A penny saved is a penny earned.

A penny saved is a penny earned.


I have been thinking about money more than usual lately, largely because I am approaching retirement in another five or six years and I wonder how we will handle the loss of income from my job.  I have earned laughably little income each year of my long working life and so my estimated social security checks will be very modest once I begin drawing them.  Would I have more diligently pursued raises and strived for more lucrative employment had I known earlier that my social security benefit would be based on my two highest of 35 years of earnings?

INFORMATION GIVEN |
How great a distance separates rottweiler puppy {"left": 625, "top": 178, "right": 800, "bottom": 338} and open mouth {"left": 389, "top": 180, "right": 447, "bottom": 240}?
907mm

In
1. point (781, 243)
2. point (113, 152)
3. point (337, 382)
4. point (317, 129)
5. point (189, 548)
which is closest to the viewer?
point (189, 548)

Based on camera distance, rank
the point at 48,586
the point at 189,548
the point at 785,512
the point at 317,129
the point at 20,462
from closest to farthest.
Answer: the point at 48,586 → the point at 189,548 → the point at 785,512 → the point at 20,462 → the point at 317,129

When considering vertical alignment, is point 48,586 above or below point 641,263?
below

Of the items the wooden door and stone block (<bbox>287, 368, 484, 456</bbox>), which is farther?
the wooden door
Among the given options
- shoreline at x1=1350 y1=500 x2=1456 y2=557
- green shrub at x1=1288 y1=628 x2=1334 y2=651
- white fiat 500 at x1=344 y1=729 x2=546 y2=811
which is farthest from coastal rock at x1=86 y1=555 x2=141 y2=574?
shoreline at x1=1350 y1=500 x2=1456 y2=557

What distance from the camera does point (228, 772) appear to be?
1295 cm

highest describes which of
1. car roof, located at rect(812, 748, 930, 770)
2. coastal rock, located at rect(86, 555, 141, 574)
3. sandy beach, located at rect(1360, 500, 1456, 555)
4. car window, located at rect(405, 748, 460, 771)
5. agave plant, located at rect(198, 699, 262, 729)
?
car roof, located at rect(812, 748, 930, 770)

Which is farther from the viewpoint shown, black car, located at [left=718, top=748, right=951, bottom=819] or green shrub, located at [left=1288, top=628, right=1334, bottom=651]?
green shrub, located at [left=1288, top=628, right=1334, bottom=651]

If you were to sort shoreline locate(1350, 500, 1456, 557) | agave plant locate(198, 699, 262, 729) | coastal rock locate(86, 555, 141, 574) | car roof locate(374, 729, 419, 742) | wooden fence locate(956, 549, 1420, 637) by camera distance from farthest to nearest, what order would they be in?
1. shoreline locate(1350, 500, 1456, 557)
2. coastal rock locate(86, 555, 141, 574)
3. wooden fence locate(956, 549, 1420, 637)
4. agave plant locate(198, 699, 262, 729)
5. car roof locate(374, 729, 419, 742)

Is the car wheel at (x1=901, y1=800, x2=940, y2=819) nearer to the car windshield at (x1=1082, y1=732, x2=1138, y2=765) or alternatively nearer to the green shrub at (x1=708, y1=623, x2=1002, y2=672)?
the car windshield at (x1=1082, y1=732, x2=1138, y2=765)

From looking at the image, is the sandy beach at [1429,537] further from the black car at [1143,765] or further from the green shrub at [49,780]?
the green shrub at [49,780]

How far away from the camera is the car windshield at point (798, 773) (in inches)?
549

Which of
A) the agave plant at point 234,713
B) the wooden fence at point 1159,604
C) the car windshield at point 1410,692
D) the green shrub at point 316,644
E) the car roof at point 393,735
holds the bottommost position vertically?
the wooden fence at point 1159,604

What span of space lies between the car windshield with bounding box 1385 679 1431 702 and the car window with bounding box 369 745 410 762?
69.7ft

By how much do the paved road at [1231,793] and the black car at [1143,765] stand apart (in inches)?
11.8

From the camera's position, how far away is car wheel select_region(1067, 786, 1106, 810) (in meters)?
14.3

WHAT YOU WILL DO |
• a. Reproduce the part of the retirement passage starting at "I have been" and ending at "years of earnings?".
• b. According to the retirement passage, how far off is the writer's retirement?
None of the material is needed here.

WRITTEN RESPONSES |
• a.
I have been thinking about money more than usual lately, largely because I am approaching retirement in another five or six years and I wonder how we will handle the loss of income from my job.  I have earned laughably little income each year of my long working life and so my estimated social security checks will be very modest once I begin drawing them.  Would I have more diligently pursued raises and strived for more lucrative employment had I known earlier that my social security benefit would be based on my two highest of 35 years of earnings?

• b. Another five or six years.